The reason for this is that the basic internal design of both the harpsichord and the clavichord follows the design of a stringed instrument. However, instead of having one's fingers in direct contact with the string, as with a guitar or a fiddle, harpsichords and clavichords are fitted with a plucking mechanism inside the instrument itself. When a certain key is pressed, the corresponding internal string is plucked by the mechanism. No matter how hard or soft you press the keys of either instrument, the resulting volume is pretty much the same. Therefore, clavichords were used for quiet pieces of music that required lots of vibrato (quavering quality to notes that usually comes from a stringed instrument), whereas harpsichords were used for louder, brighter-sounding pieces.
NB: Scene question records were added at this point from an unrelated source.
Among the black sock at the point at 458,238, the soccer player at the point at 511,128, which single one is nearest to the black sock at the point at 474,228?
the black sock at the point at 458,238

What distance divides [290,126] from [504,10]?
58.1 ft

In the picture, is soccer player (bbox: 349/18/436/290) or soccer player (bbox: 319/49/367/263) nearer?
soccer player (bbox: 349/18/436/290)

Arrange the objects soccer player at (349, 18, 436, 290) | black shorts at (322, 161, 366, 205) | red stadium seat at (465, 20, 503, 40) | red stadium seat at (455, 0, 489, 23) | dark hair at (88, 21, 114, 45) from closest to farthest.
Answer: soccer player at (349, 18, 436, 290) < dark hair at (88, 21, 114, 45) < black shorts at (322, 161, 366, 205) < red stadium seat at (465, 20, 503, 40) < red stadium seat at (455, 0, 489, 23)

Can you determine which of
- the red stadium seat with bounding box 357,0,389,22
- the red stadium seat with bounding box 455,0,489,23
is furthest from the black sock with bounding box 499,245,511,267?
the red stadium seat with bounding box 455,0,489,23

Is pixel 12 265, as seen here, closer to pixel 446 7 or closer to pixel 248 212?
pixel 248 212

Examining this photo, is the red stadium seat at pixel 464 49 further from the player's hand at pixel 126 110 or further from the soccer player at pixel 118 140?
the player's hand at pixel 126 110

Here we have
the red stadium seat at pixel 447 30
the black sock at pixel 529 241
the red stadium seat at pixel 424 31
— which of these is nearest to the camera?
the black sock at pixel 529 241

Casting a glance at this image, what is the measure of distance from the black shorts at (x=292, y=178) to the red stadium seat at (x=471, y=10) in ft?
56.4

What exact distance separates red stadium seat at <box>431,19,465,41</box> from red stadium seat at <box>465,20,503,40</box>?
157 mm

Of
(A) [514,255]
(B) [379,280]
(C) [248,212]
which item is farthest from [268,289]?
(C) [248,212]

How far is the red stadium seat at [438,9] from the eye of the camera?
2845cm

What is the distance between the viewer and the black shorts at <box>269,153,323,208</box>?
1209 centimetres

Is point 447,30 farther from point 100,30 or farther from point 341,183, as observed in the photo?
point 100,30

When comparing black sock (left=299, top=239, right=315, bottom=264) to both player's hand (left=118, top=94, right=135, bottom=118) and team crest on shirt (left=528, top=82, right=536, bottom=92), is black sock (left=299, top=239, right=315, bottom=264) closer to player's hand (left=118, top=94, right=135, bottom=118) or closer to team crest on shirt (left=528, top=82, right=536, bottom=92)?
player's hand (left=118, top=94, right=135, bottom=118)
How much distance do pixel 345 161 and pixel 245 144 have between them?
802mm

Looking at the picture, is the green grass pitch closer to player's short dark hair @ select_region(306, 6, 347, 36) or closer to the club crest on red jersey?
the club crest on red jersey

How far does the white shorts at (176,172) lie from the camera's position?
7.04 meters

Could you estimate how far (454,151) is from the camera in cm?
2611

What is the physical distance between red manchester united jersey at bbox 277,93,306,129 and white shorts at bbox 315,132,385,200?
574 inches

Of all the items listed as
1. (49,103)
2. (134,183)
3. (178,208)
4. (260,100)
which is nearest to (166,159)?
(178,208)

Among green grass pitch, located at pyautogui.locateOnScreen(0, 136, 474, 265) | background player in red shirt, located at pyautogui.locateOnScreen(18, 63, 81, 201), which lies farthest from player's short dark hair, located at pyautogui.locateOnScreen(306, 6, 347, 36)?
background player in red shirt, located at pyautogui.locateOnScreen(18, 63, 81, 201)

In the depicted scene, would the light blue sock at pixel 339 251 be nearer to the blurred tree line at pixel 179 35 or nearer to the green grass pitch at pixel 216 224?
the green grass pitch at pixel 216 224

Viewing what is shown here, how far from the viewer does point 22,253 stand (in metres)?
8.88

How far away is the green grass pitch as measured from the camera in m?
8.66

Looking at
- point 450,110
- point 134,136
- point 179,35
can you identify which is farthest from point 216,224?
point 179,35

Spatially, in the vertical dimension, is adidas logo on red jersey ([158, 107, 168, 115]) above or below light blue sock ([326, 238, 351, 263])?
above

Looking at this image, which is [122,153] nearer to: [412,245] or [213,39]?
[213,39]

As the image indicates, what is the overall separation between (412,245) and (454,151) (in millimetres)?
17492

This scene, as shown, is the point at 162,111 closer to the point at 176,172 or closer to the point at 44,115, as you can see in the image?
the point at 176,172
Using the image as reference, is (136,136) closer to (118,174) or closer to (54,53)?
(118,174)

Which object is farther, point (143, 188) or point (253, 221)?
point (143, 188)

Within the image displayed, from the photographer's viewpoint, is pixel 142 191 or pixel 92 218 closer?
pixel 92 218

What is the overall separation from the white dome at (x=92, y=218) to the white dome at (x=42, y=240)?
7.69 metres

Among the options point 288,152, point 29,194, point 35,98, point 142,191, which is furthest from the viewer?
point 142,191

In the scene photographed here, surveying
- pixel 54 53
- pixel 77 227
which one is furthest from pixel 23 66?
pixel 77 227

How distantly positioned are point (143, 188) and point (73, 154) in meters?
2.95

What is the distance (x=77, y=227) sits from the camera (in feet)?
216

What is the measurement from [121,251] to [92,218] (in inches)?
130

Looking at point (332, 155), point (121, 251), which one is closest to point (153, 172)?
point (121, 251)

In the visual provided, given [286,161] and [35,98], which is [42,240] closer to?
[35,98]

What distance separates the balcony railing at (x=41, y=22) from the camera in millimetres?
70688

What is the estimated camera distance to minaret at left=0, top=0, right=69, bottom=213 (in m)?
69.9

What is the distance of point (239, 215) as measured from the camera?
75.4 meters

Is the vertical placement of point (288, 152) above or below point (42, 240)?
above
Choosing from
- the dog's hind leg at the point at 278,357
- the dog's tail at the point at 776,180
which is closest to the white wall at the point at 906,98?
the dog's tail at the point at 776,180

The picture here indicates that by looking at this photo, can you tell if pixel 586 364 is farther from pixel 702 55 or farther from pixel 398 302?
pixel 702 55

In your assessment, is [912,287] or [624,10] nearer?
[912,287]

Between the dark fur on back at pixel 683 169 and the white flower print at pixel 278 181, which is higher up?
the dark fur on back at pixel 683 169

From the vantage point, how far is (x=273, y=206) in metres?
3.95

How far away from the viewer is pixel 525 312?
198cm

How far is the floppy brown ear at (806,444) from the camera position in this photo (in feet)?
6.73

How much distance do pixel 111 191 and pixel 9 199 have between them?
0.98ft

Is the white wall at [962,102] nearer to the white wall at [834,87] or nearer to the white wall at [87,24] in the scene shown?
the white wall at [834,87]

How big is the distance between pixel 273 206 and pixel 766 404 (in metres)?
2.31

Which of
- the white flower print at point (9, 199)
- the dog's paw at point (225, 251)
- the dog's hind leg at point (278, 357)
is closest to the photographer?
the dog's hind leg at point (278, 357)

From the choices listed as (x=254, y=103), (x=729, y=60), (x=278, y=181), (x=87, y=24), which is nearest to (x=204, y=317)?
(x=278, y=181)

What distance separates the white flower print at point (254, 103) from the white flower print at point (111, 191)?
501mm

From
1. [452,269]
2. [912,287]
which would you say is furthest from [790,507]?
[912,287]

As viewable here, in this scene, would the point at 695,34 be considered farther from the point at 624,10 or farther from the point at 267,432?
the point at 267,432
Although the piano looks a lot like these two other instruments, it's really very different. The piano incorporates a hammer-and-lever mechanism that strikes each string with the same force as the human finger on the piano key did; this is why the piano is considered a percussive instrument. The piano made both quiet and loud sounds possible on the same instrument, and, therefore, in the same musical piece. This is why the piano was originally named the gravicèmbalo col pian e forte, or "harpsichord with soft and loud." The name was later shortened to pianoforte and, finally, to piano.
Since its inception, the piano has been the universal tool of choice for composing music, because almost every note you would ever want to work with is present on the keyboard, right there in front of you. Most pianos have at least 7 octaves to work with, and concert pianos can have more than 12 octaves.
You want to compose music for an oboe? The lower registers of the piano work quite nicely. Pieces written for strings can be easily hammered out in the middle and upper registers. And unlike most other instruments, you can hit chords and multiple notes simultaneously on a piano, which works well for trying to figure out how that multi-instrument orchestral piece you're writing will eventually sound.
You can blame the fact that the piano was invented by an Italian for the bulk of tempo and dynamic markings being Italian words. From day one of the piano's release to the initially Italian market, composers were finding new ways to write music on this spectacularly flexible instrument.